++++ Material for this task

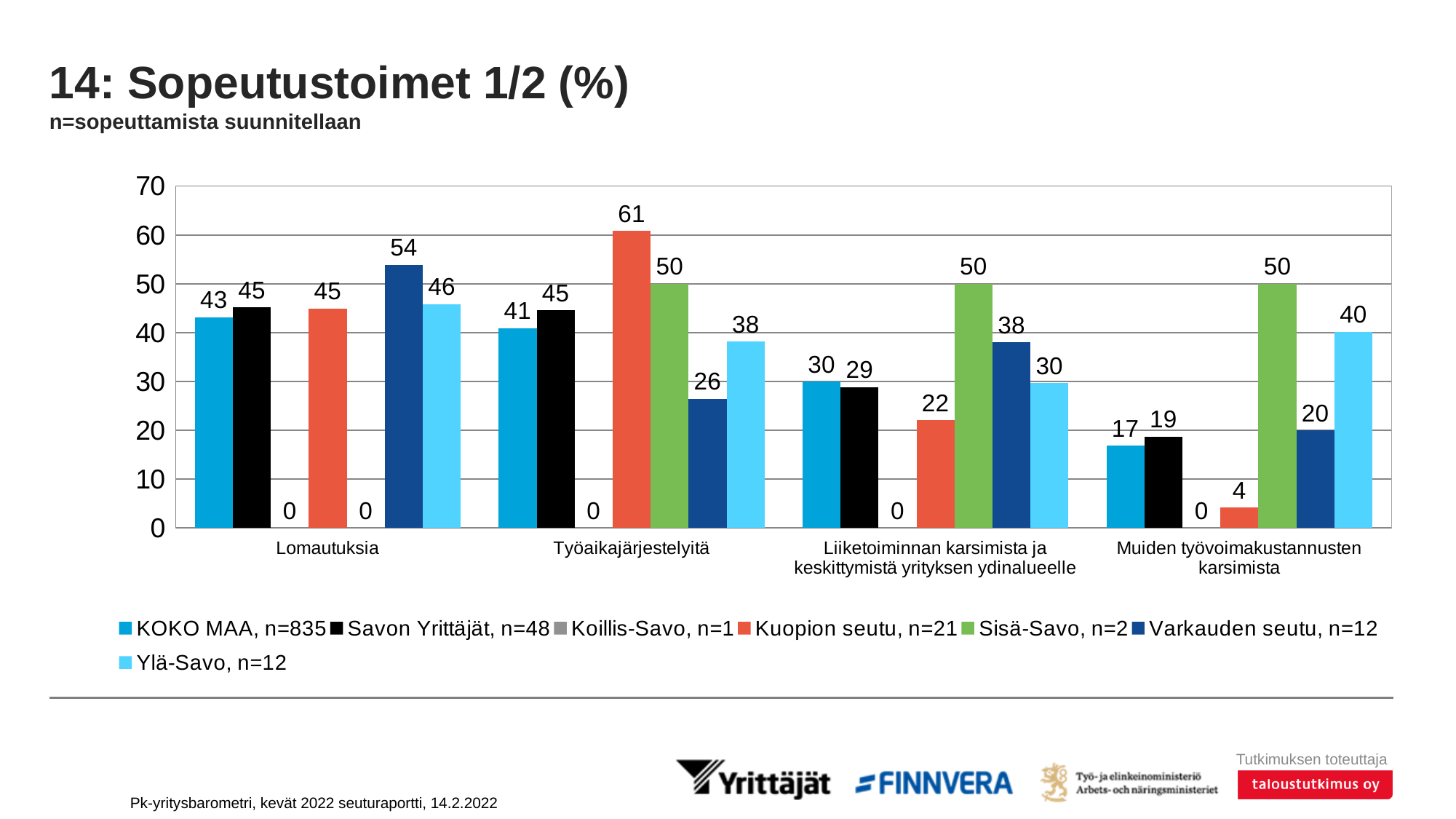
What is the value for Varkauden seutu in the Liiketoiminnan karsimista ja keskittymistä yrityksen ydinalueelle category? 38 Which category has the lowest value for KOKO MAA? Muiden työvoimakustannusten karsimista What is the value for KOKO MAA in the Lomautuksia category? 43 In the Muiden työvoimakustannusten karsimista category, which is larger: Savon Yrittäjät or Kuopion seutu? Savon Yrittäjät What is the value for Kuopion seutu in the Työaikajärjestelyitä category? 61 Which series has the highest value in the Lomautuksia category? Varkauden seutu, n=12 How many series does the legend list? 7 What kind of chart is shown on the slide? Bar chart How many categories are shown on the x axis? 4 What is the value for Ylä-Savo in the Muiden työvoimakustannusten karsimista category? 40 What is the sample size (n) shown in the legend for Savon Yrittäjät? 48 What is the difference between the Kuopion seutu and Sisä-Savo values in the Työaikajärjestelyitä category? 11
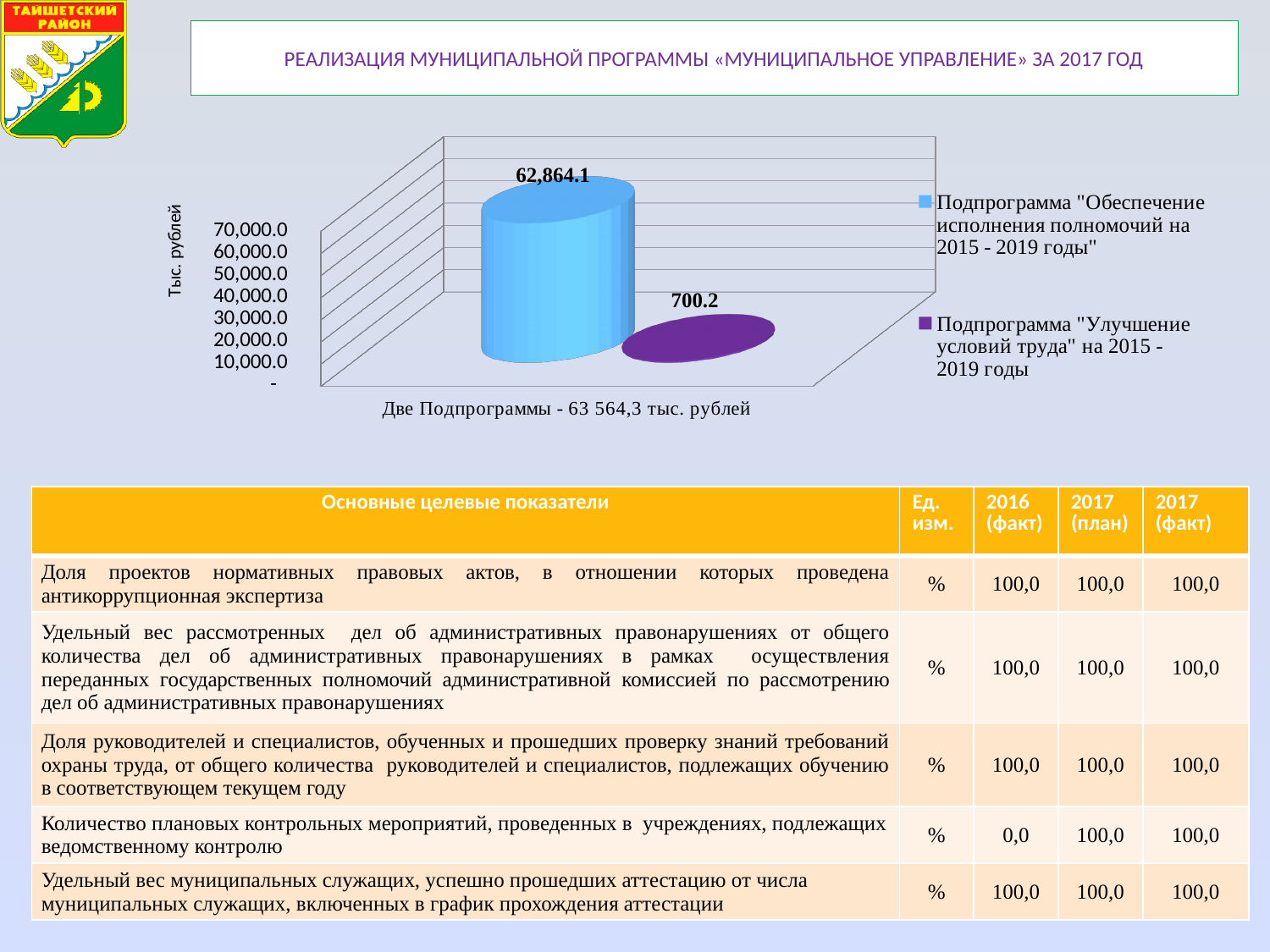
What kind of chart is shown on the slide? bar chart How many series does the chart legend list? 2 What is the difference between the values of the two subprograms? 62,163.9 What is the value for the subprogram "Улучшение условий труда" на 2015 - 2019 годы? 700.2 Is the value for "Обеспечение исполнения полномочий на 2015 - 2019 годы" greater or less than 60,000.0? greater Which subprogram has the lowest value in the chart? Подпрограмма "Улучшение условий труда" на 2015 - 2019 годы What is the total of the two subprograms shown in the chart? 63 564,3 тыс. рублей Which subprogram has the highest value in the chart? Подпрограмма "Обеспечение исполнения полномочий на 2015 - 2019 годы" What is the value for the subprogram "Обеспечение исполнения полномочий на 2015 - 2019 годы"? 62,864.1 Is the value for "Улучшение условий труда" на 2015 - 2019 годы greater or less than 10,000.0? less Which is larger: the value for "Обеспечение исполнения полномочий" or for "Улучшение условий труда"? Обеспечение исполнения полномочий What unit is shown on the vertical axis of the chart? Тыс. рублей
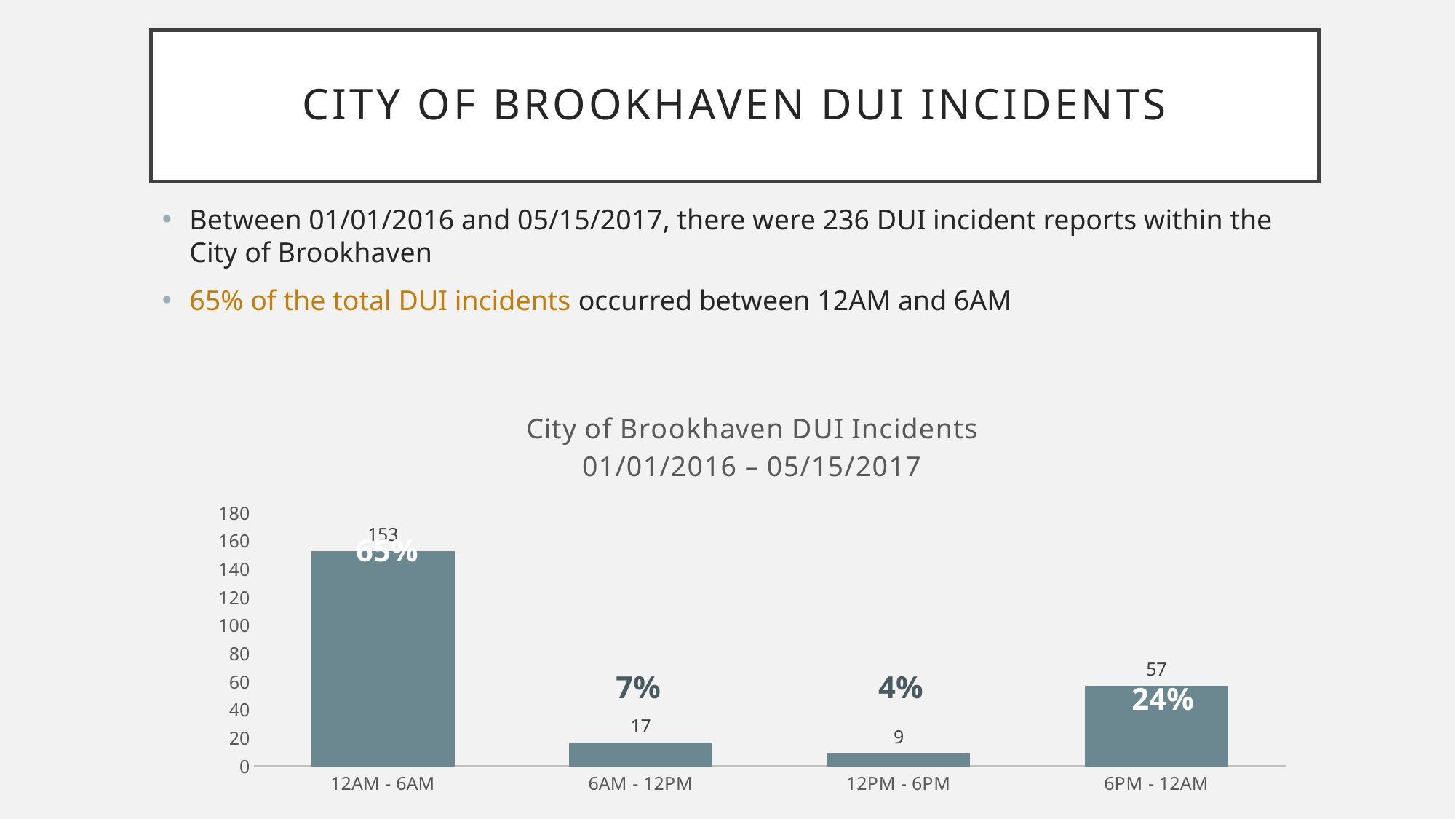
What is the difference in DUI incidents between the 12AM - 6AM and 6PM - 12AM periods? 96 What is the number of DUI incidents for the 12AM - 6AM period? 153 What is the number of DUI incidents for the 6PM - 12AM period? 57 Which time period has the lowest number of DUI incidents? 12PM - 6PM What is the title of the chart? City of Brookhaven DUI Incidents 01/01/2016 – 05/15/2017 Which has more DUI incidents, 6AM - 12PM or 12PM - 6PM? 6AM - 12PM Which time period has the highest number of DUI incidents? 12AM - 6AM What percentage label is shown on the 6AM - 12PM bar? 7% Is the value for 6PM - 12AM greater or less than 40? greater How many time periods are shown on the chart? 4 What type of chart is shown on the slide? Bar chart What is the number of DUI incidents for the 12PM - 6PM period? 9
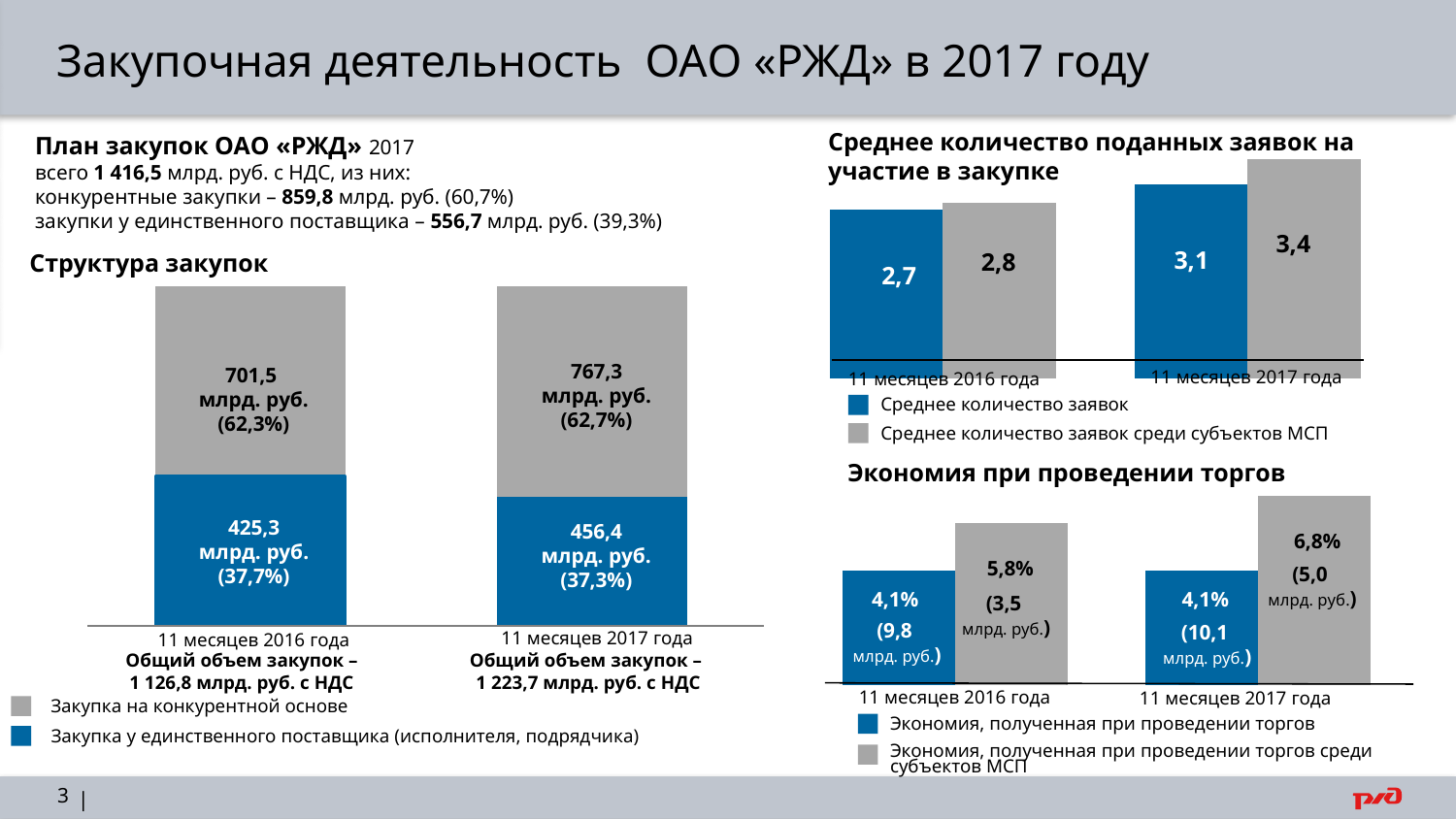
How many series does the legend of the 'Структура закупок' chart list? 2 How many categories are shown on the x axis of the 'Экономия при проведении торгов' chart? 2 In the 'Структура закупок' chart, by how much did purchases on a competitive basis increase from 11 месяцев 2016 года to 11 месяцев 2017 года? 65,8 млрд. руб. In the 'Структура закупок' chart, what is the total volume of purchases for 11 месяцев 2017 года? 1 223,7 млрд. руб. с НДС In the 'Экономия при проведении торгов' chart, which is larger: savings among SME entities for 11 месяцев 2016 года or for 11 месяцев 2017 года? 11 месяцев 2017 года (6,8%) In the 'Структура закупок' chart, what is the value of purchases from a single supplier for 11 месяцев 2017 года? 456,4 млрд. руб. (37,3%) In the 'Среднее количество поданных заявок на участие в закупке' chart, do the values rise or fall from 2016 to 2017? Rise In the 'Среднее количество поданных заявок на участие в закупке' chart, which bar has the highest value? Среднее количество заявок среди субъектов МСП, 11 месяцев 2017 года (3,4) In the 'Структура закупок' chart, what is the value of purchases on a competitive basis for 11 месяцев 2016 года? 701,5 млрд. руб. (62,3%) In the 'Среднее количество поданных заявок на участие в закупке' chart, what is the average number of applications among SME entities for 11 месяцев 2017 года? 3,4 In the 'Экономия при проведении торгов' chart, what is the savings percentage among SME entities for 11 месяцев 2016 года? 5,8% What kind of chart is the 'Структура закупок' chart? Stacked bar chart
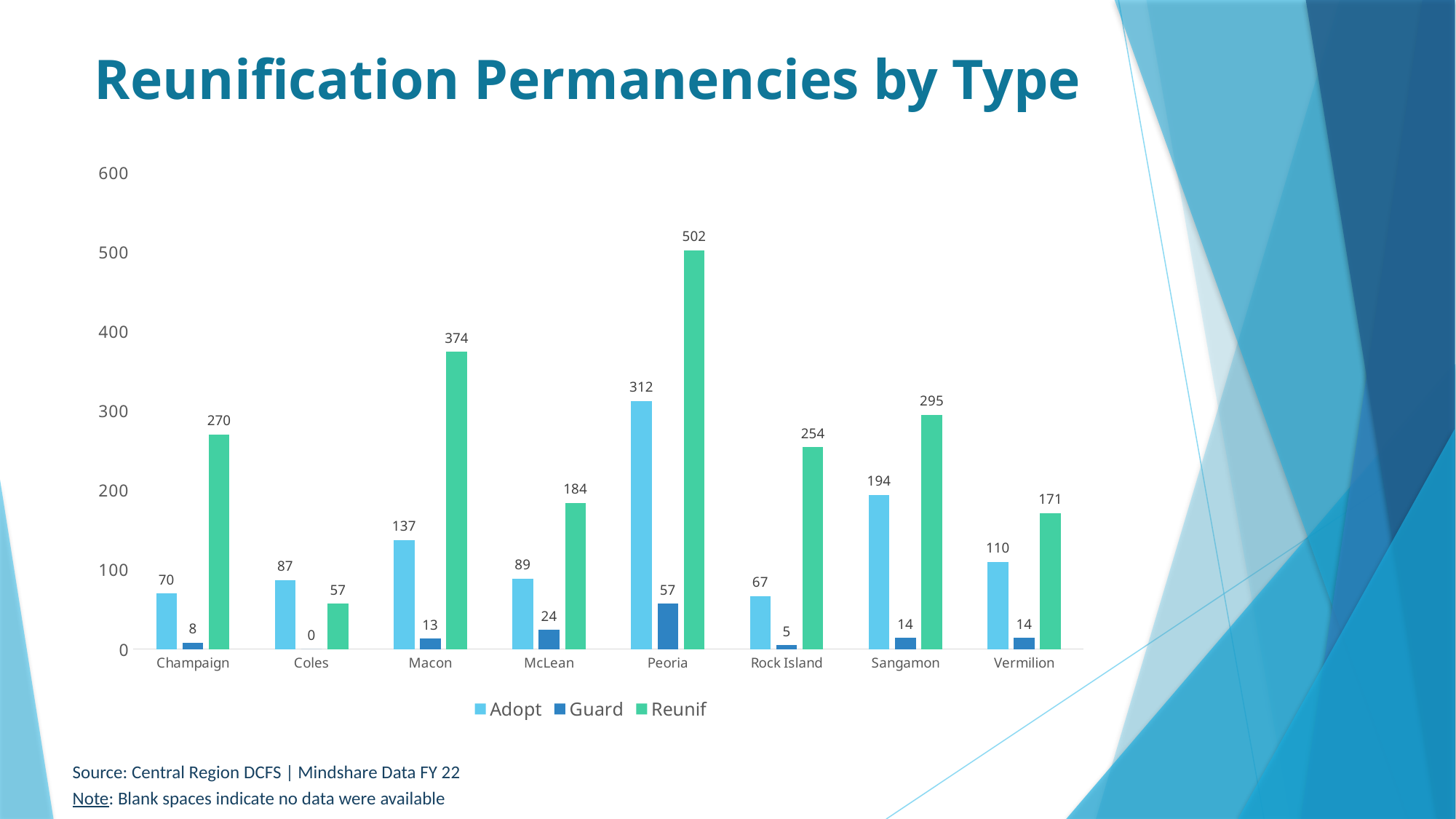
How many series does the legend list? 3 Is the Reunif value for Rock Island greater or less than 200? greater What kind of chart is shown on the slide? bar chart Which is larger, the Adopt value for Sangamon or the Adopt value for Vermilion? Sangamon What is the Guard value for McLean? 24 Which county has the highest Reunif value? Peoria What is the difference between the Reunif values for Macon and Sangamon? 79 What is the title of the chart? Reunification Permanencies by Type Which county has the lowest Guard value? Coles What is the Reunif value for Peoria? 502 What is the Adopt value for Macon? 137 How many counties are shown on the x axis? 8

++++++++

Problem statement: Reproduce the text of every entry above verbatim, leaving out the pictures.

Exercise result:
What is the value for Varkauden seutu in the Liiketoiminnan karsimista ja keskittymistä yrityksen ydinalueelle category? 38 Which category has the lowest value for KOKO MAA? Muiden työvoimakustannusten karsimista What is the value for KOKO MAA in the Lomautuksia category? 43 In the Muiden työvoimakustannusten karsimista category, which is larger: Savon Yrittäjät or Kuopion seutu? Savon Yrittäjät What is the value for Kuopion seutu in the Työaikajärjestelyitä category? 61 Which series has the highest value in the Lomautuksia category? Varkauden seutu, n=12 How many series does the legend list? 7 What kind of chart is shown on the slide? Bar chart How many categories are shown on the x axis? 4 What is the value for Ylä-Savo in the Muiden työvoimakustannusten karsimista category? 40 What is the sample size (n) shown in the legend for Savon Yrittäjät? 48 What is the difference between the Kuopion seutu and Sisä-Savo values in the Työaikajärjestelyitä category? 11
What kind of chart is shown on the slide? bar chart How many series does the chart legend list? 2 What is the difference between the values of the two subprograms? 62,163.9 What is the value for the subprogram "Улучшение условий труда" на 2015 - 2019 годы? 700.2 Is the value for "Обеспечение исполнения полномочий на 2015 - 2019 годы" greater or less than 60,000.0? greater Which subprogram has the lowest value in the chart? Подпрограмма "Улучшение условий труда" на 2015 - 2019 годы What is the total of the two subprograms shown in the chart? 63 564,3 тыс. рублей Which subprogram has the highest value in the chart? Подпрограмма "Обеспечение исполнения полномочий на 2015 - 2019 годы" What is the value for the subprogram "Обеспечение исполнения полномочий на 2015 - 2019 годы"? 62,864.1 Is the value for "Улучшение условий труда" на 2015 - 2019 годы greater or less than 10,000.0? less Which is larger: the value for "Обеспечение исполнения полномочий" or for "Улучшение условий труда"? Обеспечение исполнения полномочий What unit is shown on the vertical axis of the chart? Тыс. рублей
What is the difference in DUI incidents between the 12AM - 6AM and 6PM - 12AM periods? 96 What is the number of DUI incidents for the 12AM - 6AM period? 153 What is the number of DUI incidents for the 6PM - 12AM period? 57 Which time period has the lowest number of DUI incidents? 12PM - 6PM What is the title of the chart? City of Brookhaven DUI Incidents 01/01/2016 – 05/15/2017 Which has more DUI incidents, 6AM - 12PM or 12PM - 6PM? 6AM - 12PM Which time period has the highest number of DUI incidents? 12AM - 6AM What percentage label is shown on the 6AM - 12PM bar? 7% Is the value for 6PM - 12AM greater or less than 40? greater How many time periods are shown on the chart? 4 What type of chart is shown on the slide? Bar chart What is the number of DUI incidents for the 12PM - 6PM period? 9
How many series does the legend of the 'Структура закупок' chart list? 2 How many categories are shown on the x axis of the 'Экономия при проведении торгов' chart? 2 In the 'Структура закупок' chart, by how much did purchases on a competitive basis increase from 11 месяцев 2016 года to 11 месяцев 2017 года? 65,8 млрд. руб. In the 'Структура закупок' chart, what is the total volume of purchases for 11 месяцев 2017 года? 1 223,7 млрд. руб. с НДС In the 'Экономия при проведении торгов' chart, which is larger: savings among SME entities for 11 месяцев 2016 года or for 11 месяцев 2017 года? 11 месяцев 2017 года (6,8%) In the 'Структура закупок' chart, what is the value of purchases from a single supplier for 11 месяцев 2017 года? 456,4 млрд. руб. (37,3%) In the 'Среднее количество поданных заявок на участие в закупке' chart, do the values rise or fall from 2016 to 2017? Rise In the 'Среднее количество поданных заявок на участие в закупке' chart, which bar has the highest value? Среднее количество заявок среди субъектов МСП, 11 месяцев 2017 года (3,4) In the 'Структура закупок' chart, what is the value of purchases on a competitive basis for 11 месяцев 2016 года? 701,5 млрд. руб. (62,3%) In the 'Среднее количество поданных заявок на участие в закупке' chart, what is the average number of applications among SME entities for 11 месяцев 2017 года? 3,4 In the 'Экономия при проведении торгов' chart, what is the savings percentage among SME entities for 11 месяцев 2016 года? 5,8% What kind of chart is the 'Структура закупок' chart? Stacked bar chart
How many series does the legend list? 3 Is the Reunif value for Rock Island greater or less than 200? greater What kind of chart is shown on the slide? bar chart Which is larger, the Adopt value for Sangamon or the Adopt value for Vermilion? Sangamon What is the Guard value for McLean? 24 Which county has the highest Reunif value? Peoria What is the difference between the Reunif values for Macon and Sangamon? 79 What is the title of the chart? Reunification Permanencies by Type Which county has the lowest Guard value? Coles What is the Reunif value for Peoria? 502 What is the Adopt value for Macon? 137 How many counties are shown on the x axis? 8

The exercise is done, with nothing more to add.